Raadpleeg de FileMaker Go Ontwikkelaarsgids, FileMaker WebDirect Handleiding, FileMaker Server Custom Web Publishing Handleiding en FileMaker Data API Handleiding.
Klik op de pijl van op de lay-outbalk om schermkopieën weer te geven die u helpen lay-outs optimaal te ontwerpen voor de iPad, iPhone en diverse populaire desktopresoluties. Het is mogelijk om meerdere schermkopieën tegelijk weer te geven. Raadpleeg Formaat van lay-outs bepalen voor verschillende apparaten.
FileMaker Pro Advanced heeft verschillende gereedschappen waarmee u lay-outobjecten snel en nauwkeurig kunt positioneren, uitlijnen en vergroten of verkleinen. Hulplijnen helpen u lay-outobjecten verticaal of horizontaal uit te lijnen op dezelfde lay-out of over meerdere lay-outs heen. Dynamische hulplijnen geven u visuele hulp wanneer u lay-outobjecten bewerkt. Raadpleeg Hulplijnen en dynamische hulplijnen gebruiken.
Met een thema beïnvloedt u de kenmerken van een lay-out, zoals de achtergrondkleur, veldranden en -vulling en tekstkenmerken in tekstobjecten en in velden.
Selecteer een thema in het dialoogvenster Thema wijzigen die het beste bij het doel van uw lay-out past. (Klik op in de statusbalk om het dialoogvenster weer te geven.) Bijvoorbeeld: om te werken met een thema dat eenvoudige regels, kleuren en stijlen heeft, kiest u het thema Minimalistisch. Als de lay-out met FileMaker Go wordt gebruikt, kiest u een van de Touch-thema's (bijvoorbeeld Minimalistische touch).

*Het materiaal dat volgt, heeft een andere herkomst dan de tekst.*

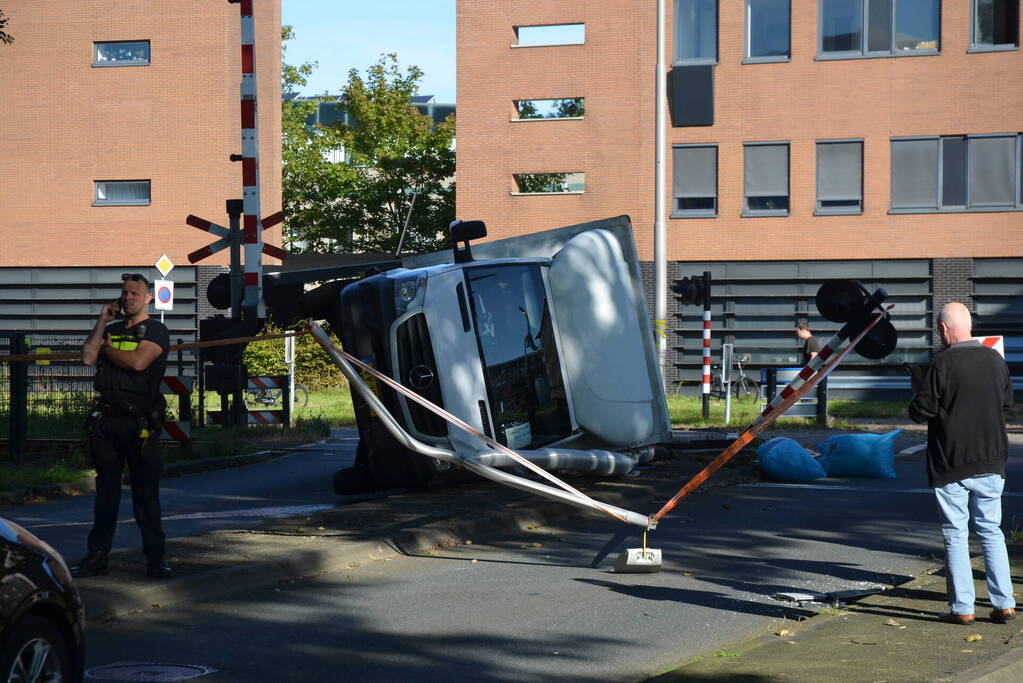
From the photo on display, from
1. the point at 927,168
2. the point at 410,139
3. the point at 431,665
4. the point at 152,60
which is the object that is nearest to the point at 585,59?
the point at 927,168

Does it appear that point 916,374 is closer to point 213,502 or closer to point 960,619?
point 960,619

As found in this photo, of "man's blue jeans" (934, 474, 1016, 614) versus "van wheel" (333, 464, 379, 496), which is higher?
"man's blue jeans" (934, 474, 1016, 614)

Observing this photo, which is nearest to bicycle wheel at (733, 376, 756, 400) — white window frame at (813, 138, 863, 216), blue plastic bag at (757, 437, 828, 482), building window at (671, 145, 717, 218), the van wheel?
building window at (671, 145, 717, 218)

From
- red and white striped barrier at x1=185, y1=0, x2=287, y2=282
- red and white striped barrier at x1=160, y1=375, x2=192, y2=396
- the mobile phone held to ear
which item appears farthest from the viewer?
red and white striped barrier at x1=185, y1=0, x2=287, y2=282

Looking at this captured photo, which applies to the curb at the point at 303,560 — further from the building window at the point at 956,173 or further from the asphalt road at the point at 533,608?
the building window at the point at 956,173

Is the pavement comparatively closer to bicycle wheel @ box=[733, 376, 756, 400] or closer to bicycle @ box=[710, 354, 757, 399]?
bicycle @ box=[710, 354, 757, 399]

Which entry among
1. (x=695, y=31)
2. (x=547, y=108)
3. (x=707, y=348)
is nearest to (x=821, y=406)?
(x=707, y=348)

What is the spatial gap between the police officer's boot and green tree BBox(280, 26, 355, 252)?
4273cm

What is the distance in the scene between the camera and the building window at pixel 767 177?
34.5 metres

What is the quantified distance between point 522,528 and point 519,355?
6.26ft

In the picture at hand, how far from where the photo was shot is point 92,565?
8281mm

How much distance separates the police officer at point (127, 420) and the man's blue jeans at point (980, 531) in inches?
174

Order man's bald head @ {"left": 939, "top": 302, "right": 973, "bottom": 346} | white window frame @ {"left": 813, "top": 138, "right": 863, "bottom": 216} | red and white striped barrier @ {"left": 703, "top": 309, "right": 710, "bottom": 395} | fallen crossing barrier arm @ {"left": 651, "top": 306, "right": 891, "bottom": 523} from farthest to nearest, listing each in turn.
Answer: white window frame @ {"left": 813, "top": 138, "right": 863, "bottom": 216}, red and white striped barrier @ {"left": 703, "top": 309, "right": 710, "bottom": 395}, fallen crossing barrier arm @ {"left": 651, "top": 306, "right": 891, "bottom": 523}, man's bald head @ {"left": 939, "top": 302, "right": 973, "bottom": 346}

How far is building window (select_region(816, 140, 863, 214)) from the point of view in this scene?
112 feet
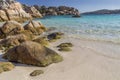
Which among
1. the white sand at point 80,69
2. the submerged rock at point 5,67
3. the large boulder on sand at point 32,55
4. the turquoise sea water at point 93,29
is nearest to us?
the white sand at point 80,69

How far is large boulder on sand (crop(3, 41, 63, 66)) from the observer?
32.7ft

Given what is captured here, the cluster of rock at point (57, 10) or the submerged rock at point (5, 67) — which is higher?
the submerged rock at point (5, 67)

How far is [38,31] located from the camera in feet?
76.8

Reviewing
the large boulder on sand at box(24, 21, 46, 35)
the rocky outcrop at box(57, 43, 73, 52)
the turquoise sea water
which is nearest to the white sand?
the rocky outcrop at box(57, 43, 73, 52)

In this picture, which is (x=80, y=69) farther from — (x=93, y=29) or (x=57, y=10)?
(x=57, y=10)

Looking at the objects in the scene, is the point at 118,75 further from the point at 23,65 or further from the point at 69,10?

Als u het thema van een lay-out wijzigt en vervolgens de wijziging ongedaan maakt, blijft het nieuwe thema behouden maar worden alle opmaakkenmerken weergegeven die u voor het toepassen van het nieuwe thema hebt toegepast. Als u de actie nogmaals ongedaan maakt, herstelt FileMaker Pro Advanced de lay-out die voor het toepassen van het nieuwe thema was ingesteld.
Raadpleeg Het thema van een lay-out wijzigen.
In een goed ontworpen lay-out worden de lay-outobjecten doorgaans op een consistente manier weergegeven.
U kunt het volgende gebruiken:
•Vooraf gedefinieerde objectstijlen die bij FileMaker Pro Advanced worden meegeleverd of aangepaste stijlen die u maakt om de opmaak van objecten aan te passen aan één of meer lay-outs in een bestand of meerdere bestanden in een oplossing. Bij het ontwerpen van lay-outstijlen die in een bestand zullen worden gebruikt, werkt u beter in één lay-out waar u al de nodige stijlen ontwikkelt om ze vervolgens in een thema op te slaan. Op deze manier kunt u stijlen op een consistente manier toepassen in alle lay-outs. Zie Stijlen in lay-outs maken en ermee werken.
•Het gereedschap Opmaak kopiëren/plakken op de statusbalk om de kenmerken van lay-outobjecten snel te dupliceren. Raadpleeg Opmaakkenmerken in lay-outs kopiëren.
•Opdrachten in het menu Bewerken ongedaan maken en opnieuw uitvoeren om opeenvolgende wijzigen aan lay-outobjecten te verwijderen of te vervangen.
Zo verbetert u de algemene prestaties van uw lay-out:
•Minimaliseer in lijstweergave en portalen het aantal lay-outobjecten die tegelijk worden weergegeven.
•Minimaliseer het aantal portalen en vensterbesturingselementen.
•Minimaliseer de grootte en het aantal schaduwen.
•Minimaliseer het gebruik van niet-opgeslagen berekeningen en scriptactiveringen.
•Maak verscheidene lay-outs met weinig objecten in plaats van één lay-out met veel objecten.
•Maak eigen thema's en eigen stijlen in plaats van bestaande thema's en stijlen te negeren.
Sommige bekende symbolen kunnen in bepaalde contexten verkeerd worden geïnterpreteerd. Zo gebruikt u bijvoorbeeld het symbool van een vlag misschien als waarschuwingsteken, terwijl dat in sommige culturen wordt begrepen als een teken van succes. Test uw symbolen en afbeeldingen uit bij verschillende doelgroepen voordat u uw lay-outs daadwerkelijk gaat gebruiken.